1 in 4 of the women reading this will have suffered, or in the future suffer a miscarriage. For women over the age of 35 this jumps to 1 in 3. I hazard a guess that every woman reading this article will know a friend or family member who has miscarried a baby. Given the devastating effects pregnancy loss can have, The Pink Elephants Support Network is out to change the way women are supported through miscarriage.

When an elephant in the wild loses a baby, the other elephants place their trunks on her and form a circle of support. But for human women, it is a very different story. Gabbi Armstrong and Samantha Payne met in a Facebook group chat about the lack of support for women experiencing infertility issues and pregnancy loss. Both women know the pain and loneliness of miscarriage and so, in 2016 The Pink Elephants Support Network was born, named so as a nod to our elephant mums and their circle of support.

Relying not just on their own experiences, the Pink Elephants set out to speak to other women who have struggled on the journey of pregnancy loss. 1600 women responded to the call and shared their story, the results of which have been released this month to coincide with International Pregnancy Loss Remembrance Day, October 15. And honestly, the statistics paint a miserable picture

We know that 1 in 4 women will suffer a miscarriage in their lifetime. 282 women in Australia everyday will report pregnancy loss before 20 weeks gestation. This is a sad enough story on it’s own. But, as the research from the Pink Elephants revealed, Almost 70 per cent of women who suffered a miscarriage said they received no support at all.
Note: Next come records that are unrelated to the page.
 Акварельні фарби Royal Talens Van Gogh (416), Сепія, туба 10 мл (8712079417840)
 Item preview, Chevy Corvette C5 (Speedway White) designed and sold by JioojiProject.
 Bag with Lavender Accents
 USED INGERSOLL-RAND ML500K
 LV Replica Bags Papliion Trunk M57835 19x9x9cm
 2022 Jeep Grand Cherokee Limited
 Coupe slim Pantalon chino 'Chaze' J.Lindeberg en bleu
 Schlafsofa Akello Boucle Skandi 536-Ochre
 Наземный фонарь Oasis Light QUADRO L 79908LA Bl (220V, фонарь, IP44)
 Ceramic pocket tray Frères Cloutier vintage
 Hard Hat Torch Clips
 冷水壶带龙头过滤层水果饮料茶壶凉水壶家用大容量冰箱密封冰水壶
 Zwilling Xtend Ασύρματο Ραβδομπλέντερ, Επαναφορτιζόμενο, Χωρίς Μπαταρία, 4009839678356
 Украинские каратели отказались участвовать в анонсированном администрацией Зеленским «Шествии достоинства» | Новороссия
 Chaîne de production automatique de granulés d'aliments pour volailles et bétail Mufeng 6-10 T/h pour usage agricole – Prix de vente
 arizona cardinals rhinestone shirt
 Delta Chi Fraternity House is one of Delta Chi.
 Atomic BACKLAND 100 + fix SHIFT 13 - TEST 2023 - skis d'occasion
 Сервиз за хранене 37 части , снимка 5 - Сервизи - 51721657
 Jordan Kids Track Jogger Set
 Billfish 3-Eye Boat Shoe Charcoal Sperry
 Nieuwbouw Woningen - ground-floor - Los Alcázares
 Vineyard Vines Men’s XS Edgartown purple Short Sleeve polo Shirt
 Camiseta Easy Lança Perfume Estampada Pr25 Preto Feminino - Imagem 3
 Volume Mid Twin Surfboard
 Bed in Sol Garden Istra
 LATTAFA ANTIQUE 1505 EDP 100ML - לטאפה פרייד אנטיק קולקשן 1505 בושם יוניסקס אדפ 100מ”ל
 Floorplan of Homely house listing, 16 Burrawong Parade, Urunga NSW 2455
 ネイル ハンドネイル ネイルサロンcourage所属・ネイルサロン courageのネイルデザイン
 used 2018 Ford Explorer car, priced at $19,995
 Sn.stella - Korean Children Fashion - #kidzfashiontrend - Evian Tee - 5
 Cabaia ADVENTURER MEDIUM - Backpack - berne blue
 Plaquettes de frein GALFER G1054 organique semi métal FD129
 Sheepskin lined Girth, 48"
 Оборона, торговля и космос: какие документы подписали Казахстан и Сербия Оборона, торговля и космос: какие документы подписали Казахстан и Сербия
That is almost 200 women every single day who are going through what can only be one of the hardest moments of their life, feeling like they are completely alone and unsupported in that experience.

Co-founder Samantha Payne, knows we can do better. “Miscarriage is an individual journey, but it’s not one that should be walked alone. Everyone experiencing miscarriage has the right to receive support, empathy and understanding to assist and guide them through their own healing process. We support women as they grieve, nurture them as they heal and empower them as they move beyond,” she said.

This support comes in the form of free online resources for women, their partners, family and friends that have been downloaded more than 4,000 times since launch, and through care packs for women in more than 30 NSW Hospitals. And earlier this year they launched a national first, a program offering women a course of six free sessions of personalised peer support with another woman who has walked a similar journey, providing a safe space to share feelings and emotions.

Designed by a social worker and bereavement counsellor, Terry Diamond, the program covers miscarriage basics, grief theory, counselling skills, boundaries and marking a loss. “Having trained peer supporters who can understand and validate the emotions that accompany the loss of a much wanted pregnancy is an invaluable resource,” said Ms Diamond.

Throughout the month of October, the Pink Elephants are encouraging women to share their experience pregnancy loss in support of #miscarriagematters. Paralympian and Cosmopolitan Woman of the Year, Jessica Smith is one of these women. She said, ‘Taking the time to acknowledge and remember my baby who was too precious for this earth, is something I try to do often. I had no idea what the statistics were around pregnancy loss, I felt lost and alone. I share my story in the hope that it will leave a sense of peace among others who also know this tremendous pain”.